* _Material shown_
■ ■ ■ ■
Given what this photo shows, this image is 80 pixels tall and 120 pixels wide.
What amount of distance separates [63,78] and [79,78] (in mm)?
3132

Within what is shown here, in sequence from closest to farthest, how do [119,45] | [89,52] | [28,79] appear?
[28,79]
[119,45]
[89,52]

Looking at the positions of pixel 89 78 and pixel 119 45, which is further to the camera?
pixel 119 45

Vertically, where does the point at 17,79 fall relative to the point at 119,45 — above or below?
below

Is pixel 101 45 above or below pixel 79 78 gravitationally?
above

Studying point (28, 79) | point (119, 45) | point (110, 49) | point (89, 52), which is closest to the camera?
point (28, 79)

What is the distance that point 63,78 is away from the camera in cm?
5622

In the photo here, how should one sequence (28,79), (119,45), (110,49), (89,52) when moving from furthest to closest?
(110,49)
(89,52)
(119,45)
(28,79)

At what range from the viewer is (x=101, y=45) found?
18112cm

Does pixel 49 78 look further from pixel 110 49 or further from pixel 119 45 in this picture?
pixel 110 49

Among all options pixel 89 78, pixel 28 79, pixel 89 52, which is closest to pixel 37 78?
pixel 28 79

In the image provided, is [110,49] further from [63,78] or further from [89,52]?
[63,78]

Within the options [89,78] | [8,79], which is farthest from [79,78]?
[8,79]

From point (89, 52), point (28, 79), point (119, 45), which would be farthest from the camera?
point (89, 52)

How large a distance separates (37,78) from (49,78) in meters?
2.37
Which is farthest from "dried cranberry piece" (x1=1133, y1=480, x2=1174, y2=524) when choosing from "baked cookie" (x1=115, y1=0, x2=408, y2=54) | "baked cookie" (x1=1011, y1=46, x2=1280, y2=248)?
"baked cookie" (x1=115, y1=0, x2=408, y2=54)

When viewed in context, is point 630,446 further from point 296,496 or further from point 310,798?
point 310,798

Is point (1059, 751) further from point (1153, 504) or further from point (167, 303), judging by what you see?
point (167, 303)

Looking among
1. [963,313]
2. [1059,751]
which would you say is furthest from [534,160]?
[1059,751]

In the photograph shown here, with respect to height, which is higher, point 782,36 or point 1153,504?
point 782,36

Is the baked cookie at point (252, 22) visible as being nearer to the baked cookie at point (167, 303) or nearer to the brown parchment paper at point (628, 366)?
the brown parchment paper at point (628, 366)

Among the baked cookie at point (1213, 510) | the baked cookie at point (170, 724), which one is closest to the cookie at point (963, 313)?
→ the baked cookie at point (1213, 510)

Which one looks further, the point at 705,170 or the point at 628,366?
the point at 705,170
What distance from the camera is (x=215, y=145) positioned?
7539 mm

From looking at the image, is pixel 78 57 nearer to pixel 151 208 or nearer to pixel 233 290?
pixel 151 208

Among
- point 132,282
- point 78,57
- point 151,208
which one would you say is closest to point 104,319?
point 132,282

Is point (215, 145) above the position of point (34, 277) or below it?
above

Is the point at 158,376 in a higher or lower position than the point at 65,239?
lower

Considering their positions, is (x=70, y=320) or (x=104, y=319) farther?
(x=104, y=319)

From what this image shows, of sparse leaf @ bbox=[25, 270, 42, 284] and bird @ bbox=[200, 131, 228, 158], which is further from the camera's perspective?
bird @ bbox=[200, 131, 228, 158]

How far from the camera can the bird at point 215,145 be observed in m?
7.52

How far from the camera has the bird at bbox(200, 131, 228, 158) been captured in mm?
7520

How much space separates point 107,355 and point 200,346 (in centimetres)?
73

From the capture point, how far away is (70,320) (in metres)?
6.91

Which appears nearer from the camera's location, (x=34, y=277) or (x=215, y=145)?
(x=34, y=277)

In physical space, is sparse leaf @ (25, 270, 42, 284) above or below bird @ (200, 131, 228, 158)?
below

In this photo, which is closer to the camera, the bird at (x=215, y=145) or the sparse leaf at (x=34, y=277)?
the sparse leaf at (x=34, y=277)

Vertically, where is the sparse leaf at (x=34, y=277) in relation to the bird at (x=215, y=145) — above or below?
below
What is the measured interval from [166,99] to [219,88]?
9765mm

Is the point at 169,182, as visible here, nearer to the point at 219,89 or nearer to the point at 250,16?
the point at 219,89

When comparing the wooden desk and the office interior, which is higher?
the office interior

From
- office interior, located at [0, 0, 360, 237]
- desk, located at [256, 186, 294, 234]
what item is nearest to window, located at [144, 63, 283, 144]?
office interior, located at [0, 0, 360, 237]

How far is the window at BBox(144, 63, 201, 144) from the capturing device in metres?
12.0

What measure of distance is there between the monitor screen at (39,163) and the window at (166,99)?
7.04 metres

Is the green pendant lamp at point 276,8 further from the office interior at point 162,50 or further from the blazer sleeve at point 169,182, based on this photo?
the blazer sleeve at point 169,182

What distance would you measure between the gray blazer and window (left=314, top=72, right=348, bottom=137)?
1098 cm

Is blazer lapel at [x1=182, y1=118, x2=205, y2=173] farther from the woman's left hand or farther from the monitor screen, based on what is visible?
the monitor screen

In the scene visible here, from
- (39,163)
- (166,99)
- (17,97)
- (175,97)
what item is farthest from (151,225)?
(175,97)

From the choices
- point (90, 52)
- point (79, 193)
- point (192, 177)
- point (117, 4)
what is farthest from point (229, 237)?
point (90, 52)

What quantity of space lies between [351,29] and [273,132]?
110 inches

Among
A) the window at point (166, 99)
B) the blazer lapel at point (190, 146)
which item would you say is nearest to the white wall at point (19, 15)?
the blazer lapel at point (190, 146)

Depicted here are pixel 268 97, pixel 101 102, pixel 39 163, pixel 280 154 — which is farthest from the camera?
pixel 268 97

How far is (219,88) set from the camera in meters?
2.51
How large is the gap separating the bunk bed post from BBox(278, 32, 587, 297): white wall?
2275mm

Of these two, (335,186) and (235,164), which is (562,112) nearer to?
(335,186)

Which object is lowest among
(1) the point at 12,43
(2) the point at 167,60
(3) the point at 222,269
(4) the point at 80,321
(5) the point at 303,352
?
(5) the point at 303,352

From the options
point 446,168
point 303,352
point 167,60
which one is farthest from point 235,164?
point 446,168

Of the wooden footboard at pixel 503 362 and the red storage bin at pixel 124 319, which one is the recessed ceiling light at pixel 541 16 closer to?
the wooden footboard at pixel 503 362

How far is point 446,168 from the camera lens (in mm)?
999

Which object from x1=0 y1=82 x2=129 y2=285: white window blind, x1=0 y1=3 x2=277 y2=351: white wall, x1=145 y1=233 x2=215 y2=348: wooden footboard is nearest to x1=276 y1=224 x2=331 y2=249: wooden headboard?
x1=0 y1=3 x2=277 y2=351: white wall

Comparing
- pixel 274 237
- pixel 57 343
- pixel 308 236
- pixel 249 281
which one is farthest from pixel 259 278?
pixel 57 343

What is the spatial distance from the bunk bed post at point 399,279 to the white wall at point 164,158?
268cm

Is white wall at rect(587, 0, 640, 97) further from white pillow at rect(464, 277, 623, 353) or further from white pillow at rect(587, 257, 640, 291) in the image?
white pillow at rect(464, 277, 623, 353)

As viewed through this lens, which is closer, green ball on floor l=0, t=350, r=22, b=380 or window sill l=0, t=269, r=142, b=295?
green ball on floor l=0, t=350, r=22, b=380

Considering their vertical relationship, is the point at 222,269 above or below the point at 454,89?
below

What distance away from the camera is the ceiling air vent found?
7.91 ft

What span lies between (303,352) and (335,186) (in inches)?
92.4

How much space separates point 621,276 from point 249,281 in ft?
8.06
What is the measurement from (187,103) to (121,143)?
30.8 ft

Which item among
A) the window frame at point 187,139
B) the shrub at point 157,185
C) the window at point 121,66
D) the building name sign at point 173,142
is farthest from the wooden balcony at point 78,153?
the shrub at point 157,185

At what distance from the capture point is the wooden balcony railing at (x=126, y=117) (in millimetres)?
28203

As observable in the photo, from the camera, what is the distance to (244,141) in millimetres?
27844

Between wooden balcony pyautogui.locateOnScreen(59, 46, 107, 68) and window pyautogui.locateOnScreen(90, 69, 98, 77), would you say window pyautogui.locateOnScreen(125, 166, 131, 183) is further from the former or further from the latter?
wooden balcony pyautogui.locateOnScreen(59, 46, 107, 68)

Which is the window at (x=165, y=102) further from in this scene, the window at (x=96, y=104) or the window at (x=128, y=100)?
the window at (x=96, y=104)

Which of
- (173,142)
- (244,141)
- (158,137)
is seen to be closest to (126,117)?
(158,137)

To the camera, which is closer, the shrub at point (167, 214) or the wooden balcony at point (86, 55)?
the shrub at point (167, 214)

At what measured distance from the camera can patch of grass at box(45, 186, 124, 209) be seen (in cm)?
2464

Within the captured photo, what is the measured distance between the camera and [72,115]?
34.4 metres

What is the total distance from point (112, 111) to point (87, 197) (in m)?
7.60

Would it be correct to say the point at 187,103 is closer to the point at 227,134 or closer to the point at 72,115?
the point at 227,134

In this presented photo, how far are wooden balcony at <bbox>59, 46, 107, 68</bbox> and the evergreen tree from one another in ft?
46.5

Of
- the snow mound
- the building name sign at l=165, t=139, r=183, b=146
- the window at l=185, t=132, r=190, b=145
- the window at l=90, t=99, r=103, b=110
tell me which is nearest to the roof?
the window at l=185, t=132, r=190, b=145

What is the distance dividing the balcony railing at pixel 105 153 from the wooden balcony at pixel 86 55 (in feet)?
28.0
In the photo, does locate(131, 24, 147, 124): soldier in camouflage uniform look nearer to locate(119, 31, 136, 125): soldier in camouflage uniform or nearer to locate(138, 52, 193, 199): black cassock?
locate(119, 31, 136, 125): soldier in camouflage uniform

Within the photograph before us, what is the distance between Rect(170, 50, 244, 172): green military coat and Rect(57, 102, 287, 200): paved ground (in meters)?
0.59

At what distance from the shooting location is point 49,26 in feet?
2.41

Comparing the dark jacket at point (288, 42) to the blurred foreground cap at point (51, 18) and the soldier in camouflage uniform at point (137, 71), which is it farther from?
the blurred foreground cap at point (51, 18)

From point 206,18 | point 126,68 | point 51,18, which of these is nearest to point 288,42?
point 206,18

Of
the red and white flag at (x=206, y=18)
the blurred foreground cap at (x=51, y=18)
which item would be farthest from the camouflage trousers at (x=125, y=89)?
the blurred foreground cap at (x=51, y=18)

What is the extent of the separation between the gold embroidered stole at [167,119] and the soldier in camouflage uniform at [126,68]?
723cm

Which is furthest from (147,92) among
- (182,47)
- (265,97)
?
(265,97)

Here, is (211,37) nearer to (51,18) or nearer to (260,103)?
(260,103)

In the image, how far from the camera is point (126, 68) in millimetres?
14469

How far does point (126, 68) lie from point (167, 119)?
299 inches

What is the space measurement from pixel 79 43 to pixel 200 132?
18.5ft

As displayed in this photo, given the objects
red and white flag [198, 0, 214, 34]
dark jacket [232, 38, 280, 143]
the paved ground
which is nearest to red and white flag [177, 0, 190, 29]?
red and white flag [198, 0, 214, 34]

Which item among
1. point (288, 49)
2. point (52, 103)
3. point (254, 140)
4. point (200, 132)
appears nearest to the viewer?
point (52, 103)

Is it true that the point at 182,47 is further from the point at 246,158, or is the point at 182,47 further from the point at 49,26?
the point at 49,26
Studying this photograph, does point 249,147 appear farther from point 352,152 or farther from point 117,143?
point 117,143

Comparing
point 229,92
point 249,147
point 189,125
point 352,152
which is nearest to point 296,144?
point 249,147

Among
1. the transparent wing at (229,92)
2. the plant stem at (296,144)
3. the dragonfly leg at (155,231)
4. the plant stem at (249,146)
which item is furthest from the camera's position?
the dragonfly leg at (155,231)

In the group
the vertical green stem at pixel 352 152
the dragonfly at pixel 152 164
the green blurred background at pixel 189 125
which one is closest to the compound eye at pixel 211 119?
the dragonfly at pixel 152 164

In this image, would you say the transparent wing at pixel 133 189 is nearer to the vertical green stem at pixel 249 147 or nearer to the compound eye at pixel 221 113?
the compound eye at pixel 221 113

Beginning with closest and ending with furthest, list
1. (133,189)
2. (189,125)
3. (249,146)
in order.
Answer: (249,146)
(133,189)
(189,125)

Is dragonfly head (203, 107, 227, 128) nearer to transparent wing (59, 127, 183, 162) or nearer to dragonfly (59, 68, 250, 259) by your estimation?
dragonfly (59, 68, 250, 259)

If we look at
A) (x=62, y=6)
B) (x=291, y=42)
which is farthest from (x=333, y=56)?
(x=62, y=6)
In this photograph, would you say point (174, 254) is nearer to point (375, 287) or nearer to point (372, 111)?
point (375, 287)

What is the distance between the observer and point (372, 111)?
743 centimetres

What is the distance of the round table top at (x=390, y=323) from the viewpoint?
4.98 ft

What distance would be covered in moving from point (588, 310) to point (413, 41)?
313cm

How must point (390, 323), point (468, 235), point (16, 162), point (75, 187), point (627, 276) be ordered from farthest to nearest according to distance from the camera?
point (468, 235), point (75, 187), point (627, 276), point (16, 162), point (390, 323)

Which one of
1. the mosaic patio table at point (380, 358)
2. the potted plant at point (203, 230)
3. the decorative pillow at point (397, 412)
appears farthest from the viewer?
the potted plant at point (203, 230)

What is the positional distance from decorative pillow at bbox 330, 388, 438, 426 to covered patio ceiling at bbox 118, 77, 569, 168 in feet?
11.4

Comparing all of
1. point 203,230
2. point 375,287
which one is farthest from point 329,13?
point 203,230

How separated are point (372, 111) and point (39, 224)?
■ ■ ■ ■
* _Goal of the exercise_
Please copy the lines above exactly, starting with the line that contains "What is the distance of" and ending with the line that contains "point (468, 235), point (75, 187), point", both included.

* _Full output_
What is the distance of the round table top at (x=390, y=323) from the viewpoint?
4.98 ft

What distance would be covered in moving from point (588, 310) to point (413, 41)?
313cm

How must point (390, 323), point (468, 235), point (16, 162), point (75, 187), point (627, 276) be ordered from farthest to nearest according to distance from the camera?
point (468, 235), point (75, 187), point (627, 276), point (16, 162), point (390, 323)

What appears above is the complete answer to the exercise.